• **INFORMATION**:
○ ○ ○
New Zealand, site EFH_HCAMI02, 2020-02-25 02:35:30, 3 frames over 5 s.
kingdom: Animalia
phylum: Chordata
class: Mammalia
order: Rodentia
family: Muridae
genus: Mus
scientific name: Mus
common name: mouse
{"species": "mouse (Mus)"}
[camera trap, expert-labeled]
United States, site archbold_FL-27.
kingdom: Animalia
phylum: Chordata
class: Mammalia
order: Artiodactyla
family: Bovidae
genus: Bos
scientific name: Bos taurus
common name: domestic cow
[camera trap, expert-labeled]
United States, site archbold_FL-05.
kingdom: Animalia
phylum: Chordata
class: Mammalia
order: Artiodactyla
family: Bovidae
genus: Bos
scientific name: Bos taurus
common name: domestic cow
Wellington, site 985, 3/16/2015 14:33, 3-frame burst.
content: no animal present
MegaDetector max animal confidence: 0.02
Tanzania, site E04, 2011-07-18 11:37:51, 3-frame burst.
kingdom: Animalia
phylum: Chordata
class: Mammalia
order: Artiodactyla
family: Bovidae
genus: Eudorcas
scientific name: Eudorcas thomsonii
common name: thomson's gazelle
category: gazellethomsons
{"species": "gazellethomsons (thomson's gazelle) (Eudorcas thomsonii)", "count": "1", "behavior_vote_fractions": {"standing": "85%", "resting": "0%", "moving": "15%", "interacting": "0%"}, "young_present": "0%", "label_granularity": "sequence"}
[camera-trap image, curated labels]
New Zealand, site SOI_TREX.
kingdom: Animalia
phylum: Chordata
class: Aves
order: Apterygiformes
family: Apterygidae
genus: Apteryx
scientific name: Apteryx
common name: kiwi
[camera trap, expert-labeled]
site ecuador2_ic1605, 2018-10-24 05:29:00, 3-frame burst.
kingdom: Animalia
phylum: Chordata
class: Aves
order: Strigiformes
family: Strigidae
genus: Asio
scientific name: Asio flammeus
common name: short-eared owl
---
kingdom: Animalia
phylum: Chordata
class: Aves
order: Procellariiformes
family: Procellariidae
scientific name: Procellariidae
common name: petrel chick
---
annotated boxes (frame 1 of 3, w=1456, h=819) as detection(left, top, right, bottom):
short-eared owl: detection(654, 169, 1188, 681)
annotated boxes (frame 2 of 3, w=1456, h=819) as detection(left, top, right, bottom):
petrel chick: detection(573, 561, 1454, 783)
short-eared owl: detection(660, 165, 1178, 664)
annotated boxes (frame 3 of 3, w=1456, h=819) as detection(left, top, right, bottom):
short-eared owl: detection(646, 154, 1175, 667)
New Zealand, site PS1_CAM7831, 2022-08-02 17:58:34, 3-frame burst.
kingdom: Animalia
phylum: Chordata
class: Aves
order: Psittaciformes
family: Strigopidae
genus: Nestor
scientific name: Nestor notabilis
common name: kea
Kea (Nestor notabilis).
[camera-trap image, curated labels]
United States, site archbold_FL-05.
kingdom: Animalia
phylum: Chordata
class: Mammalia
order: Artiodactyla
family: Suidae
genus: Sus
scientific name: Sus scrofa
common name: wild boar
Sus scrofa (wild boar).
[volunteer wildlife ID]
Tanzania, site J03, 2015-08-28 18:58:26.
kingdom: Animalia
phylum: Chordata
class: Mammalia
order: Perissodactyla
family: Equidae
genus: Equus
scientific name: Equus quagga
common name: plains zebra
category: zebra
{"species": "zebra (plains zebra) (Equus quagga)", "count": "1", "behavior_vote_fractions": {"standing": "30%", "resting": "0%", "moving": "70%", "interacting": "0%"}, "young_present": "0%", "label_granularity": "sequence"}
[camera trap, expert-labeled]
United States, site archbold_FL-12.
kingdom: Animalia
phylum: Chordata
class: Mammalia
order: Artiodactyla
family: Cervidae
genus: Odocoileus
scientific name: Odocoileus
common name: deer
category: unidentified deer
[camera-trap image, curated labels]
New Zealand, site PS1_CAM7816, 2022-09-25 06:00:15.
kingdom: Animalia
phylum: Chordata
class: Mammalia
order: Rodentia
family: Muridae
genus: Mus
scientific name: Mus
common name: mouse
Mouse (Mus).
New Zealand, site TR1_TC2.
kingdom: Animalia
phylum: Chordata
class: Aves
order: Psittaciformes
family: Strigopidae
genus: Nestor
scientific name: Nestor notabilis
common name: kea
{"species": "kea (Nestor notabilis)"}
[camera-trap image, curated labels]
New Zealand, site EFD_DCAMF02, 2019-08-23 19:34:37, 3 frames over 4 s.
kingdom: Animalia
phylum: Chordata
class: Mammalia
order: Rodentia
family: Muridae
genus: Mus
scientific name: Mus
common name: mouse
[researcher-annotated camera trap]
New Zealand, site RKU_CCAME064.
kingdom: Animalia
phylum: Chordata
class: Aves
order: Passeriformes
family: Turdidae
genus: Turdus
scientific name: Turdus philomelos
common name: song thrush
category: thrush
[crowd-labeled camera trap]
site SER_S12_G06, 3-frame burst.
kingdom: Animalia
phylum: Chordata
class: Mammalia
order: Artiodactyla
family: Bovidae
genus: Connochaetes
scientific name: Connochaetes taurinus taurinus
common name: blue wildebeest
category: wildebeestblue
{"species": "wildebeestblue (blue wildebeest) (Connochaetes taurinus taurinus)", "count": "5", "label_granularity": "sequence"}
○ ○ ○
Line by line, reproduce the records above exactly.

• **RESPONSE TO THIS TASK**:
New Zealand, site EFH_HCAMI02, 2020-02-25 02:35:30, 3 frames over 5 s.
kingdom: Animalia
phylum: Chordata
class: Mammalia
order: Rodentia
family: Muridae
genus: Mus
scientific name: Mus
common name: mouse
{"species": "mouse (Mus)"}
[camera trap, expert-labeled]
United States, site archbold_FL-27.
kingdom: Animalia
phylum: Chordata
class: Mammalia
order: Artiodactyla
family: Bovidae
genus: Bos
scientific name: Bos taurus
common name: domestic cow
[camera trap, expert-labeled]
United States, site archbold_FL-05.
kingdom: Animalia
phylum: Chordata
class: Mammalia
order: Artiodactyla
family: Bovidae
genus: Bos
scientific name: Bos taurus
common name: domestic cow
Wellington, site 985, 3/16/2015 14:33, 3-frame burst.
content: no animal present
MegaDetector max animal confidence: 0.02
Tanzania, site E04, 2011-07-18 11:37:51, 3-frame burst.
kingdom: Animalia
phylum: Chordata
class: Mammalia
order: Artiodactyla
family: Bovidae
genus: Eudorcas
scientific name: Eudorcas thomsonii
common name: thomson's gazelle
category: gazellethomsons
{"species": "gazellethomsons (thomson's gazelle) (Eudorcas thomsonii)", "count": "1", "behavior_vote_fractions": {"standing": "85%", "resting": "0%", "moving": "15%", "interacting": "0%"}, "young_present": "0%", "label_granularity": "sequence"}
[camera-trap image, curated labels]
New Zealand, site SOI_TREX.
kingdom: Animalia
phylum: Chordata
class: Aves
order: Apterygiformes
family: Apterygidae
genus: Apteryx
scientific name: Apteryx
common name: kiwi
[camera trap, expert-labeled]
site ecuador2_ic1605, 2018-10-24 05:29:00, 3-frame burst.
kingdom: Animalia
phylum: Chordata
class: Aves
order: Strigiformes
family: Strigidae
genus: Asio
scientific name: Asio flammeus
common name: short-eared owl
---
kingdom: Animalia
phylum: Chordata
class: Aves
order: Procellariiformes
family: Procellariidae
scientific name: Procellariidae
common name: petrel chick
---
annotated boxes (frame 1 of 3, w=1456, h=819) as detection(left, top, right, bottom):
short-eared owl: detection(654, 169, 1188, 681)
annotated boxes (frame 2 of 3, w=1456, h=819) as detection(left, top, right, bottom):
petrel chick: detection(573, 561, 1454, 783)
short-eared owl: detection(660, 165, 1178, 664)
annotated boxes (frame 3 of 3, w=1456, h=819) as detection(left, top, right, bottom):
short-eared owl: detection(646, 154, 1175, 667)
New Zealand, site PS1_CAM7831, 2022-08-02 17:58:34, 3-frame burst.
kingdom: Animalia
phylum: Chordata
class: Aves
order: Psittaciformes
family: Strigopidae
genus: Nestor
scientific name: Nestor notabilis
common name: kea
Kea (Nestor notabilis).
[camera-trap image, curated labels]
United States, site archbold_FL-05.
kingdom: Animalia
phylum: Chordata
class: Mammalia
order: Artiodactyla
family: Suidae
genus: Sus
scientific name: Sus scrofa
common name: wild boar
Sus scrofa (wild boar).
[volunteer wildlife ID]
Tanzania, site J03, 2015-08-28 18:58:26.
kingdom: Animalia
phylum: Chordata
class: Mammalia
order: Perissodactyla
family: Equidae
genus: Equus
scientific name: Equus quagga
common name: plains zebra
category: zebra
{"species": "zebra (plains zebra) (Equus quagga)", "count": "1", "behavior_vote_fractions": {"standing": "30%", "resting": "0%", "moving": "70%", "interacting": "0%"}, "young_present": "0%", "label_granularity": "sequence"}
[camera trap, expert-labeled]
United States, site archbold_FL-12.
kingdom: Animalia
phylum: Chordata
class: Mammalia
order: Artiodactyla
family: Cervidae
genus: Odocoileus
scientific name: Odocoileus
common name: deer
category: unidentified deer
[camera-trap image, curated labels]
New Zealand, site PS1_CAM7816, 2022-09-25 06:00:15.
kingdom: Animalia
phylum: Chordata
class: Mammalia
order: Rodentia
family: Muridae
genus: Mus
scientific name: Mus
common name: mouse
Mouse (Mus).
New Zealand, site TR1_TC2.
kingdom: Animalia
phylum: Chordata
class: Aves
order: Psittaciformes
family: Strigopidae
genus: Nestor
scientific name: Nestor notabilis
common name: kea
{"species": "kea (Nestor notabilis)"}
[camera-trap image, curated labels]
New Zealand, site EFD_DCAMF02, 2019-08-23 19:34:37, 3 frames over 4 s.
kingdom: Animalia
phylum: Chordata
class: Mammalia
order: Rodentia
family: Muridae
genus: Mus
scientific name: Mus
common name: mouse
[researcher-annotated camera trap]
New Zealand, site RKU_CCAME064.
kingdom: Animalia
phylum: Chordata
class: Aves
order: Passeriformes
family: Turdidae
genus: Turdus
scientific name: Turdus philomelos
common name: song thrush
category: thrush
[crowd-labeled camera trap]
site SER_S12_G06, 3-frame burst.
kingdom: Animalia
phylum: Chordata
class: Mammalia
order: Artiodactyla
family: Bovidae
genus: Connochaetes
scientific name: Connochaetes taurinus taurinus
common name: blue wildebeest
category: wildebeestblue
{"species": "wildebeestblue (blue wildebeest) (Connochaetes taurinus taurinus)", "count": "5", "label_granularity": "sequence"}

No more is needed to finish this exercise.